■ TEXT SHOWN:
# # # # #

1d10 martial arts manuals found in the Stygian Library
For use with Loch’s duelist.
On Wrestling
Brittle papyrus rotulus held together by dusty oaken rods. The proper style of wrestling, as dictated by Sthenelos, transcribed by Phaon, and translated by Marcus Oppius.
- Stance: Slippery. So long as you are naked and oiled, your AC cannot be lower than 14. Your AC cannot be lower than 16 versus an opponent who fights with sheer might, and an opponent who takes you to the ground is immune to this style’s effects.
- Stance: Sheer might. So long as you are naked and oiled, your unarmed strikes deal 1d6 damage. You overpower an opponent who attempts to take you to the ground, dealing 1d8 instead, but only 1d4 to a slippery opponent.
- Stance: To the ground. So long as you are naked and oiled, add your strength to your to-hit bonus. Add it twice versus a slippery opponent, but an opponent who fights with sheer might overwhelms you and is immune to this style’s effects.

# # # # #

In the text on the Stygian Library's martial arts manuals, name the person who transcribed the wrestling style.

■ INFORMATION SUPPLIED:
# # # # #

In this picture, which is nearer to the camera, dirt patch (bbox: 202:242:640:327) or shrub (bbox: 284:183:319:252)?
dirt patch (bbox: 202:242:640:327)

# # # # #

■ ANSWER SECTION:
Phaon